• **Source data**:
# # # #
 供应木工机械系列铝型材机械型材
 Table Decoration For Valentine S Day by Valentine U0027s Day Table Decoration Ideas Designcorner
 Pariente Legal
# # # #
• **What this task involves**: Print each line above exactly as it stands.

• **Solution to the problem**:
 供应木工机械系列铝型材机械型材
 Table Decoration For Valentine S Day by Valentine U0027s Day Table Decoration Ideas Designcorner
 Pariente Legal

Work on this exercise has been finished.